If you want to use the symbolic ring, then you have to do the conversion to a LinearFunction somehow.

Assuming this setup:

sage: var('x,y')
sage: expr = 2*x + y
sage: p = MixedIntegerLinearProgram(maximization=False)
sage: pvar = p.new_variable(real=True, nonnegative=True)

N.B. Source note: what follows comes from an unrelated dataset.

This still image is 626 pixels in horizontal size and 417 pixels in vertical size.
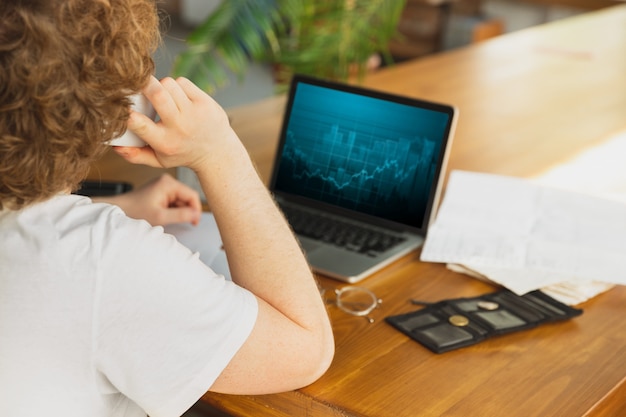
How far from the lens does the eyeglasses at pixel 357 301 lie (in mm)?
1273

You can do it e.g. like this:

def linear_function_from_symbolic(expr, pvar):
    constant_coeff = pvar.mip().base_ring()(expr.subs(dict(zip(expr.variables(), [0]*len(expr.variables())))))
    return sum(expr.coefficient(v)*pvar[v] for v in expr.variables()) + constant_coeff

and use it as follows:

sage: linear_function_from_symbolic(expr, pvar)
2*x_0 + x_1

You can convert constraints too:

def linear_constraint_from_symbolic(expr, pvar):
    return expr.operator()(linear_function_from_symbolic(expr.lhs(), pvar),
                           linear_function_from_symbolic(expr.rhs(), pvar))

for example:

sage: linear_constraint_from_symbolic(x <= 1, pvar)
x_0 <= 1

It is reasonable that there is no coercion from the Symbolic Ring to Linear functions over RDF, because it would not be well-defined with respect to the ordering of variables: e.g. coercion of two functions of different variables would depend on the order in which you do it. The function above "suffers" from the same (but probably you don't care).